## Fragmento extraído
«RECUERDOS DE MI INFANCIA: LAS ERAS» por Manuel Sierra

Eran otros tiempos. A finales de los 60, recuerdo que Atarfe sólo tenía algunas calles asfaltadas: la calle Real (su auténtico nombre era avenida del Generalísimo, -imagino que se referían a Franco-), ya que era la travesía principal del pueblo y además era parte de la carretera nacional 432. El tráfico de vehículos a motor, pocos, compartía espacio con el tranvía, las bicicletas, los carros, y la gente, ya que las aceras eran muy pequeñas, sólo para un par de personas a la vez.

## Consigna dada 1
En el fragmento sobre los recuerdos de infancia en Atarfe, ¿cuál era el auténtico nombre de la calle Real?
## Consigna dada 2
Redacta la continuación del relato de infancia sobre Atarfe a partir de su última oración.

[Ítems extraídos de una colección]
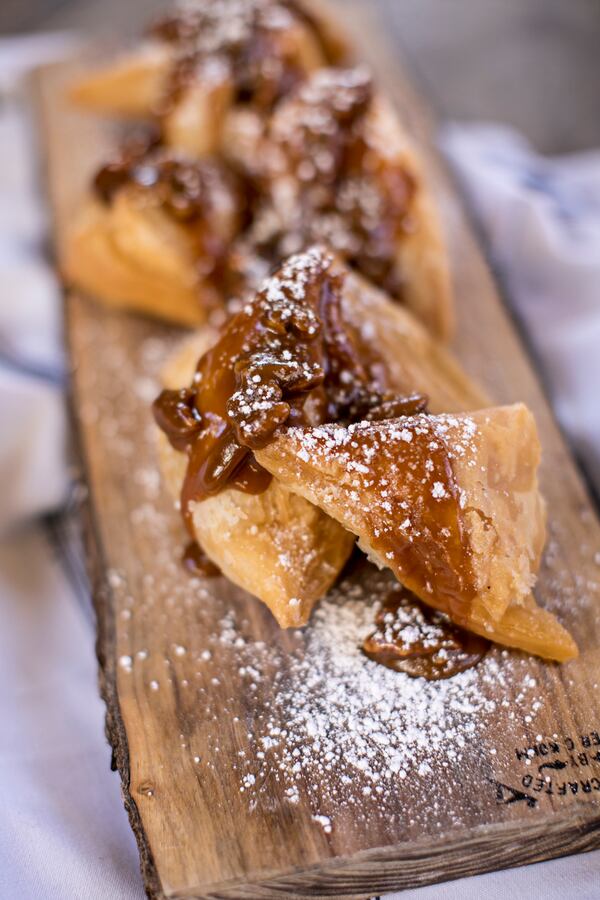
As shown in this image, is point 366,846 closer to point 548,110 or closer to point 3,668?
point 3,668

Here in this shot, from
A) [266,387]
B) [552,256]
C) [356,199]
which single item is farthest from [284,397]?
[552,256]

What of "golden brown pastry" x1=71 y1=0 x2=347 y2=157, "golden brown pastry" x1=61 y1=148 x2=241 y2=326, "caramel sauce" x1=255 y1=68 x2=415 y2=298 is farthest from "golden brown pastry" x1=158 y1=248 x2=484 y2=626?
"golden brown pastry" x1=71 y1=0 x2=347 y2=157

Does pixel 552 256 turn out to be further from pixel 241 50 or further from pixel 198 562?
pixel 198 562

## Respuesta 1
Avenida del Generalísimo.

## Respuesta 2
Yo vivía en la parte alta de la calle Menendez Pelayo, y frente a mi casa sólo una hilera de viviendas me separaba del campo: olivos, higueras, almendros, amapolas, acequias y balates que durante la infancia fueron parte importante de mi vida. Buscar nidos, subirnos a los olivos para jugar a Tarzán (de eso tengo un brazo roto como recuerdo imborrable), comer almendras, higos, peras, ciruelas; jugar al pañuelo, a las prendas, a “resconder” (forma autóctona de llamar al escondite, que suena más cursi), al reloj-reloj. Aquellas excursiones a los cerros, a la “pisá la burra”, famosa sima que a los críos nos parecía que conectaba con el centro de la tierra, a la canterilla, una pequeña cantera ya entonces abandonada, situada en la ladera de la ermita (a la que también íbamos algunos domingos, cuando no trabajaban los canteros, y por tanto, se podía subir seguro sin temor a los “barrenos” que atronaban el cielo de lunes a sábado), a las aguas potables, a los Caballicos del Rey, a las madres del Rao…¡dios, qué sensación de libertad me traen aquellos recuerdos, de la que seguramente entonces no éramos en absoluto conscientes! Nunca el cielo fue más azul ni la lluvia más divertida.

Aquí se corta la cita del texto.